KUTIPAN HALAMAN

○ ○ ○ ○

PADA pertengahan tahun 1972, Katharine Graham mengeluh. "Saya merasa terpencil," kata pemilik The Washington Post ini, saat koran terkemuka itu menggeber skandal Watergate. Adalah Bob Woodward dan Carl Bernstein, wartawan The Post, yang sukses membongkar penyadapan di kantor Partai Demokrat di kompleks Watergate, di tepian sungai Potomac, Washington, yang didalangi Presiden Amerika Serikat ke-37, Richard Nixon.
Awalnya, tak banyak yang percaya laporan The Post. Tak sedikit yang malah memandang sinis. Apalagi Gedung Putih, reaksinya membara. Serangan pemerintah begitu gigih dan menakutkan. "Banyak teman meragukan liputan kami. Pembaca gencar menuduh kami punya motivasi terselubung, gaya jurnalisme buruk, dan tak punya secuil pun patriotisme," kata Kay, nama panggilan Katharine, dalam buku Personal History.
Bukan tak mungkin pengalaman Kay bakal terulang pada Uni Zulfiani Lubis, Pelaksana Harian Pemimpin Redaksi Majalah Panji Masyarakat. Akibat melansir transkrip kaset hasil sadapan yang berisi suara (ditulis Panji sebagai "mirip") Presiden Habibie dan Jaksa Agung Andi M. Ghalib, Uni terancam jerat Pasal 15 Undang-Undang No. 46 / 1946 tentang Peraturan Hukum Pidana. Inti pasal itu, orang yang menyebarkan berita yang belum pasti, tidak lengkap, atau berlebihan, sedangkan ia tahu bahwa kabar tersebut bisa menyulut keonaran, bisa dihukum penjara maksimal dua tahun.

○ ○ ○ ○

INFORMASI TERSEDIA
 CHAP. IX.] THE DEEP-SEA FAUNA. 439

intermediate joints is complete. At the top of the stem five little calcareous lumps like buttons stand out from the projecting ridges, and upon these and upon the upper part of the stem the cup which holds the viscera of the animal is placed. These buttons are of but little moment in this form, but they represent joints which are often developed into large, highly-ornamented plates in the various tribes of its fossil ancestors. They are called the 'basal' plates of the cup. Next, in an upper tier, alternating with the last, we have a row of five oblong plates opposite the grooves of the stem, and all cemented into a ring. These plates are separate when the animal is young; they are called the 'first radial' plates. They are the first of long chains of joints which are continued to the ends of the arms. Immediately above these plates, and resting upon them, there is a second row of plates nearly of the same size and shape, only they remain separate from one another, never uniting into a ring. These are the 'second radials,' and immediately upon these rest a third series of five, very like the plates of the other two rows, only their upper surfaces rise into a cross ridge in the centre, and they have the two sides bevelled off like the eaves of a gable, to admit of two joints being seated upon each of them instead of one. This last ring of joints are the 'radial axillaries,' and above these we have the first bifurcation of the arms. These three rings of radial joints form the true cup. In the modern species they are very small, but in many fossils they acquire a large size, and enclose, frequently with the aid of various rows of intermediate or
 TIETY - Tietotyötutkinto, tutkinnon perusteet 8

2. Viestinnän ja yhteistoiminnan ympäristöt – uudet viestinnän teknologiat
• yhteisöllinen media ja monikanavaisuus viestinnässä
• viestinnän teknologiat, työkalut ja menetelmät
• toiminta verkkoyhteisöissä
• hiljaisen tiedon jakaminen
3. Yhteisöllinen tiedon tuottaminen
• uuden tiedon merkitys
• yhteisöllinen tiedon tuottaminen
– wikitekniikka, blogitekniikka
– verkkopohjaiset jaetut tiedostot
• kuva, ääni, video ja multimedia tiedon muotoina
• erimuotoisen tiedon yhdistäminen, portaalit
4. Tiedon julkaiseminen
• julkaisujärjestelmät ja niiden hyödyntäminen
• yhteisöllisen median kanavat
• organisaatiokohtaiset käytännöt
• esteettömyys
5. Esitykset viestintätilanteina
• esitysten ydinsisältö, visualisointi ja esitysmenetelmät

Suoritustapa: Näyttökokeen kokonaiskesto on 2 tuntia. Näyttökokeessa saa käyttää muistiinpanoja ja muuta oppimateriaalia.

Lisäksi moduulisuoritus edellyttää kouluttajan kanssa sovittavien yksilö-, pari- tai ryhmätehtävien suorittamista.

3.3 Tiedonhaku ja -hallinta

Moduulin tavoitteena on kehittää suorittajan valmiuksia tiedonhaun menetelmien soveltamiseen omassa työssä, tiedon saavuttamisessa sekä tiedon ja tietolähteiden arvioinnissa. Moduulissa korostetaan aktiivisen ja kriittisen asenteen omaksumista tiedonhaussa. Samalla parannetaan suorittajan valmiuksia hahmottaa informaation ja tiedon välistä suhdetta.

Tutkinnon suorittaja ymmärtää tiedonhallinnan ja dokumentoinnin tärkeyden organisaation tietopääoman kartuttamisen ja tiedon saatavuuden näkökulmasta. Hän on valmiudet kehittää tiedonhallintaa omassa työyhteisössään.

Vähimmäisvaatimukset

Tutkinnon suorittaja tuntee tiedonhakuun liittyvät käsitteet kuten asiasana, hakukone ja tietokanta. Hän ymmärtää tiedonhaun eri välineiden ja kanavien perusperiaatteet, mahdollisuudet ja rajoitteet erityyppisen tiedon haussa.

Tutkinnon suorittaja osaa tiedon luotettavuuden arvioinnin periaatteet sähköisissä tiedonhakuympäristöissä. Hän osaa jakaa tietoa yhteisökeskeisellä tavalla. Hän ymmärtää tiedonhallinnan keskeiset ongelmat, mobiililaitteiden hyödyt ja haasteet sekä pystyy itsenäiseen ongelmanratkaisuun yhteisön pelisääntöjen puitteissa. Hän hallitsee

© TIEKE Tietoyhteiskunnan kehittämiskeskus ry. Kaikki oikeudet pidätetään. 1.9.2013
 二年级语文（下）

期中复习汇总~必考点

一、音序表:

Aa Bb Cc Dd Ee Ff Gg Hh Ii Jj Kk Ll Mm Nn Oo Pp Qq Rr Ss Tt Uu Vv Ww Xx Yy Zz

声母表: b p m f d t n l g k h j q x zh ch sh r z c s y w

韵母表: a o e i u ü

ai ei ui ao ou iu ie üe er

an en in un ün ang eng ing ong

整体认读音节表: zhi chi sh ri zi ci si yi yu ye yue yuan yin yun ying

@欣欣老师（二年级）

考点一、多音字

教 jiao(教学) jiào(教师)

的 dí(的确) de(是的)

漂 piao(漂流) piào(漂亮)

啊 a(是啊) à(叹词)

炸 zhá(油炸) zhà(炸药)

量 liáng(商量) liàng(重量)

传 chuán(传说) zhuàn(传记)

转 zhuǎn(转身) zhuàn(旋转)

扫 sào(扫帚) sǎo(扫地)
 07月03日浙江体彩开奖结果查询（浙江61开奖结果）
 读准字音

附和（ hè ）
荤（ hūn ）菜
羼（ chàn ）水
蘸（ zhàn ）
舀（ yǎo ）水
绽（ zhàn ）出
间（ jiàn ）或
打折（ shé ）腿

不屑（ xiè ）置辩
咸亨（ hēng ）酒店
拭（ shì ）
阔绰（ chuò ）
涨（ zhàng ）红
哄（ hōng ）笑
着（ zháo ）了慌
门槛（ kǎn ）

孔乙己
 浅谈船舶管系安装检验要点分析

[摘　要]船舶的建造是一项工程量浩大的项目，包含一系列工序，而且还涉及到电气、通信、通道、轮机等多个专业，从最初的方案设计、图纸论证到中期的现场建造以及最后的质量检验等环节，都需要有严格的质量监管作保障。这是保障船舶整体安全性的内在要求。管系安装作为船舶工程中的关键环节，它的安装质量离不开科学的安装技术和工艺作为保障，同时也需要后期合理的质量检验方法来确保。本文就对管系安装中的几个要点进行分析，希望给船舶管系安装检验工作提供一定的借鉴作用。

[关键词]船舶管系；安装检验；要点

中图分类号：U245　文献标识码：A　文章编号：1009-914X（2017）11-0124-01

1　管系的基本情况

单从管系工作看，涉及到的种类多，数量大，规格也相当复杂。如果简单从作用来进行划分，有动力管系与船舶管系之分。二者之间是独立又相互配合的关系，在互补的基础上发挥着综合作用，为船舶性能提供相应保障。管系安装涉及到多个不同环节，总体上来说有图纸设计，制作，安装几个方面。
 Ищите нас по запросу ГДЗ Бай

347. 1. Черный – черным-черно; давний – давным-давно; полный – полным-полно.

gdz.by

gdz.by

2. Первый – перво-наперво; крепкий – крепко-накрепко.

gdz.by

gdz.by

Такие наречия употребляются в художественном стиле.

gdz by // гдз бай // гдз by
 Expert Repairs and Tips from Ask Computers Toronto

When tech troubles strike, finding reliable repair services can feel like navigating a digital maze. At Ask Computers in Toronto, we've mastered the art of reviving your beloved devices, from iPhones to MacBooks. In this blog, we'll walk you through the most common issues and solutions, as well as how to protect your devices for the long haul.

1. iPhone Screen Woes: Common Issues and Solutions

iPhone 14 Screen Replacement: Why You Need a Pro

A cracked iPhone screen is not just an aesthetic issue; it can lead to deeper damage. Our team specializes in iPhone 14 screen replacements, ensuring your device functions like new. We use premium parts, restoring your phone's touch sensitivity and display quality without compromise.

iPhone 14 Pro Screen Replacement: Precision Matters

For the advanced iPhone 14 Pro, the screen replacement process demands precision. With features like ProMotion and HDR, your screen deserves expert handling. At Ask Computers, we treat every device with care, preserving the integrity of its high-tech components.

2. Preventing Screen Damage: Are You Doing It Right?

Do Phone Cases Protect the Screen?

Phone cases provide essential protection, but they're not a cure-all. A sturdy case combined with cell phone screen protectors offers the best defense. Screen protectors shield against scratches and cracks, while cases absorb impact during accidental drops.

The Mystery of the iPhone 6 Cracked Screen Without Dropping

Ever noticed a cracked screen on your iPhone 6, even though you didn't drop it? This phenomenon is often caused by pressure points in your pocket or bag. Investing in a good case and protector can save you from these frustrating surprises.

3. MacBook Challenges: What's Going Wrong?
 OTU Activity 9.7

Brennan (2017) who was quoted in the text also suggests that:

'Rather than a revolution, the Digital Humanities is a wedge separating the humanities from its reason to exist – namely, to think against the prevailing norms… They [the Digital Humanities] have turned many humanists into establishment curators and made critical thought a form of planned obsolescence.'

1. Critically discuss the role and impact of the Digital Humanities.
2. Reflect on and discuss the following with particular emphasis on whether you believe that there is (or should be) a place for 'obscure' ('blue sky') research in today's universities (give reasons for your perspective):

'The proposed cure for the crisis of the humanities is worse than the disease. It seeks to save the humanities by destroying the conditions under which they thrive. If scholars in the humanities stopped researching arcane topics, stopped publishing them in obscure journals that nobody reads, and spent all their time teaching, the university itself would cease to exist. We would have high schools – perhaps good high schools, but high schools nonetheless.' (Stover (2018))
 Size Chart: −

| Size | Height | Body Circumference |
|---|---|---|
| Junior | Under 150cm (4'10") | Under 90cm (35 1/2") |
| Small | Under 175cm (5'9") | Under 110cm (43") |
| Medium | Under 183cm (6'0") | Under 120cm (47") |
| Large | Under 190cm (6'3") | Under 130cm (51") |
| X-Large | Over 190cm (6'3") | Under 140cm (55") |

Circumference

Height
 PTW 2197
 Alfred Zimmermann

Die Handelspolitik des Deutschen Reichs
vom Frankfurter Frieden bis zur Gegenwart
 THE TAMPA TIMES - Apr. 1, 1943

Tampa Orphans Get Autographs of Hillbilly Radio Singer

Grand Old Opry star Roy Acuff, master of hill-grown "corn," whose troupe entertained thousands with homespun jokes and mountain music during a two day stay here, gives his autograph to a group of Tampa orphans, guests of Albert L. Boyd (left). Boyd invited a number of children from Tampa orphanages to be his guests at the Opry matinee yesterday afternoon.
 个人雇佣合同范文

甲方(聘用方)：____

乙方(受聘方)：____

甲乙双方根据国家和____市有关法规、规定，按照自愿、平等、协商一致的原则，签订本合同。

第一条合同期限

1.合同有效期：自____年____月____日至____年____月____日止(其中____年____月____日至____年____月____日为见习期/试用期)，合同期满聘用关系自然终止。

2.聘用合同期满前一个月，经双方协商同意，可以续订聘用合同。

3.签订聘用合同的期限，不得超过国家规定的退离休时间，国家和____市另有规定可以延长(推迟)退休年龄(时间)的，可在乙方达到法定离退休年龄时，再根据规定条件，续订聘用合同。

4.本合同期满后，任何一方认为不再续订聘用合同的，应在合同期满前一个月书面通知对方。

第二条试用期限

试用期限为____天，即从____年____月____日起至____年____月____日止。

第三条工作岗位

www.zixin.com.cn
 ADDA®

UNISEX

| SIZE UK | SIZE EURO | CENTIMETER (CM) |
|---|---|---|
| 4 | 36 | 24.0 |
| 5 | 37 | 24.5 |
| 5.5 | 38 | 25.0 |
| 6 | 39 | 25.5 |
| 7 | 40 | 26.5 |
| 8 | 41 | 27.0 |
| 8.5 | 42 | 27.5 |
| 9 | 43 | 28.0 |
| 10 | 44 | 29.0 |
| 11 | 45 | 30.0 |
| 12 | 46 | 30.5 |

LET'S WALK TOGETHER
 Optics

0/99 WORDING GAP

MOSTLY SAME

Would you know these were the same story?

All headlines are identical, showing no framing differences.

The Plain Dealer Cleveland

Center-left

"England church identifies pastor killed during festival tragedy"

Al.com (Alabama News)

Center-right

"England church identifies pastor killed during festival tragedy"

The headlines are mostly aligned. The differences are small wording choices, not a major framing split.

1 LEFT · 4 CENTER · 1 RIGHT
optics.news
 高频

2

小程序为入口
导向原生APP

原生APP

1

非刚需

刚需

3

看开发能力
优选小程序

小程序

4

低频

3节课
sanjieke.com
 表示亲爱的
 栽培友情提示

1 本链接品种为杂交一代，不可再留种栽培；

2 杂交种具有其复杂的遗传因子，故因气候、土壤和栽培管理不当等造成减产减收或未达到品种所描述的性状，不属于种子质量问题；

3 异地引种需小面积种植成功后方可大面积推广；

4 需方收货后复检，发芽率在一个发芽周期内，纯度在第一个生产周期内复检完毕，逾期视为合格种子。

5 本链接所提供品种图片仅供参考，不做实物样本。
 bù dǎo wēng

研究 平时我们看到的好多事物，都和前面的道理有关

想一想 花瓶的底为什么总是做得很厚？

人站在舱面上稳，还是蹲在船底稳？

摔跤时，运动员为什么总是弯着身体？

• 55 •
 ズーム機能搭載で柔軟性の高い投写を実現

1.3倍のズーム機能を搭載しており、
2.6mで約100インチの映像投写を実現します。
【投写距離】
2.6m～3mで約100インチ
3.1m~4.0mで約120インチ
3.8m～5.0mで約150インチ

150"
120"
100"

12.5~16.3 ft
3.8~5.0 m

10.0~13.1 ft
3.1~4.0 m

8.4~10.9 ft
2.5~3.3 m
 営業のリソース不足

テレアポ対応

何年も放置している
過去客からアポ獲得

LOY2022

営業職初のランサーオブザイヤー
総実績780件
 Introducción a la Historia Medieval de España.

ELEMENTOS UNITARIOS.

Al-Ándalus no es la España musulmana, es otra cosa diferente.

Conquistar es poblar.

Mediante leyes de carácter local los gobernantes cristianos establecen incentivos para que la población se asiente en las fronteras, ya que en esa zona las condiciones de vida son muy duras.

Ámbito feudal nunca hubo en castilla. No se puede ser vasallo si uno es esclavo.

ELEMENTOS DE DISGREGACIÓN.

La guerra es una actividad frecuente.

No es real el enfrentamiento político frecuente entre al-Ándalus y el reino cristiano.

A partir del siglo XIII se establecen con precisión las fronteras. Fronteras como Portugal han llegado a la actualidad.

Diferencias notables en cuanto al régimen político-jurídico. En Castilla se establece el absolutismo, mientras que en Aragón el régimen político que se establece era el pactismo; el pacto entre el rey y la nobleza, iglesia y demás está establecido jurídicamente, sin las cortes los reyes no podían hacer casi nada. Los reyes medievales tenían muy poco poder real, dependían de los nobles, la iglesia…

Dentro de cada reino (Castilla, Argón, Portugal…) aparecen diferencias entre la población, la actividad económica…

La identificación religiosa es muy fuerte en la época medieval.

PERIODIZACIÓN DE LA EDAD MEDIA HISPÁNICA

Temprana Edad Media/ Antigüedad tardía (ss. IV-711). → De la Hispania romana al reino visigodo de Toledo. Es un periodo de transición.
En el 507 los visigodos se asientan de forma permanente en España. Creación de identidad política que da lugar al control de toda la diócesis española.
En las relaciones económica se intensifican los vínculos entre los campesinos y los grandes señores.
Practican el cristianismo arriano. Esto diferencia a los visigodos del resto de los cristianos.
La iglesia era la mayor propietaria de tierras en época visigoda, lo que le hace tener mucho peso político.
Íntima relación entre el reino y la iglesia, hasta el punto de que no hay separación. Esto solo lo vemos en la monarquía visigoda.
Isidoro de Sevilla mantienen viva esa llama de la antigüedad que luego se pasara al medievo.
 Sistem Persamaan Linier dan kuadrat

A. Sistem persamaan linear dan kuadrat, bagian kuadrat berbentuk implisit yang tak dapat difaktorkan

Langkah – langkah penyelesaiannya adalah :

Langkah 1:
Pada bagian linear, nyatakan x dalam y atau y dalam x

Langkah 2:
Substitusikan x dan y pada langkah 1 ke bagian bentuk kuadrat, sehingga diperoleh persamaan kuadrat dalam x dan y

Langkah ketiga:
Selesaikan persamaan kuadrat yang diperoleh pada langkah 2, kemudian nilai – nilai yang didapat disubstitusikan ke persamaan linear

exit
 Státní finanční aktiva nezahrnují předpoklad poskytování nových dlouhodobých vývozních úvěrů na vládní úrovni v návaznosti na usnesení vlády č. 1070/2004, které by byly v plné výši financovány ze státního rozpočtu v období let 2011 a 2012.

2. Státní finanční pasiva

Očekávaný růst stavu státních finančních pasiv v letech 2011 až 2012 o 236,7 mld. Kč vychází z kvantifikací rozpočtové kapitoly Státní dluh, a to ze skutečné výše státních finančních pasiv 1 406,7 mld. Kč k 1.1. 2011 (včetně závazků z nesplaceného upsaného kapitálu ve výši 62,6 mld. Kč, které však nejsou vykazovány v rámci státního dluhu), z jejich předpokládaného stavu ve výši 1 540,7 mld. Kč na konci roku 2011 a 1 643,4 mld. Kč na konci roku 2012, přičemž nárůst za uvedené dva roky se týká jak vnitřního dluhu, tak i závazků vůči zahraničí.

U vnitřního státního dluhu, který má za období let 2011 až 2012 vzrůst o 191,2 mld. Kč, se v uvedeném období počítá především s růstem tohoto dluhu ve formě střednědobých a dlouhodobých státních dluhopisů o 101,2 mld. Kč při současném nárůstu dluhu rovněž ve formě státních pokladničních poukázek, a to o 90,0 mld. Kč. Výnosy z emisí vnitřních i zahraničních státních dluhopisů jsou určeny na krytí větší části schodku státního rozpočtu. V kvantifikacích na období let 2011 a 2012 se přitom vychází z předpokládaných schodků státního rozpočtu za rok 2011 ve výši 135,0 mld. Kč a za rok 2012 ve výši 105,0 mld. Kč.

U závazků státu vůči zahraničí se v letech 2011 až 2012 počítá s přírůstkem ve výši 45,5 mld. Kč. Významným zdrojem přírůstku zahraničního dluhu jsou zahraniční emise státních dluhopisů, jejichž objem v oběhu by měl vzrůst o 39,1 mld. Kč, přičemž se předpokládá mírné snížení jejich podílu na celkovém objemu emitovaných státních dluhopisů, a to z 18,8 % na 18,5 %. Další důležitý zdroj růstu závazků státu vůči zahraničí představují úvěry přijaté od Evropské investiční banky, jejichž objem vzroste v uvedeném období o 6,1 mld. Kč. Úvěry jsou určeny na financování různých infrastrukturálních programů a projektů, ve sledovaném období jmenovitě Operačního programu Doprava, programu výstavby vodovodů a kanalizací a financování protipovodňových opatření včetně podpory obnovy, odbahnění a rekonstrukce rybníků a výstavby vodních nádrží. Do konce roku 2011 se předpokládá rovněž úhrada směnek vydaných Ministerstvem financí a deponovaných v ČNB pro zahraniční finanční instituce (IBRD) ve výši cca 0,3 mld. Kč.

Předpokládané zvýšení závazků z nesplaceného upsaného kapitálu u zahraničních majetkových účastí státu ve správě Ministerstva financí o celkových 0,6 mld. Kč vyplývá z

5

○ ○ ○ ○

PERMINTAAN KERJA
Tulis ulang bagian kutipan halaman yang dimulai dengan "PADA pertengahan tahun" dan berlanjut sampai "ke-37, Richard Nixon.", dengan mengganti nama "Katharine Graham" menjadi "Kay Graham". Daftar di atas tidak diperlukan untuk mengerjakan apa pun.

JAWABAN TUGAS
PADA pertengahan tahun 1972, Kay Graham mengeluh. "Saya merasa terpencil," kata pemilik The Washington Post ini, saat koran terkemuka itu menggeber skandal Watergate. Adalah Bob Woodward dan Carl Bernstein, wartawan The Post, yang sukses membongkar penyadapan di kantor Partai Demokrat di kompleks Watergate, di tepian sungai Potomac, Washington, yang didalangi Presiden Amerika Serikat ke-37, Richard Nixon.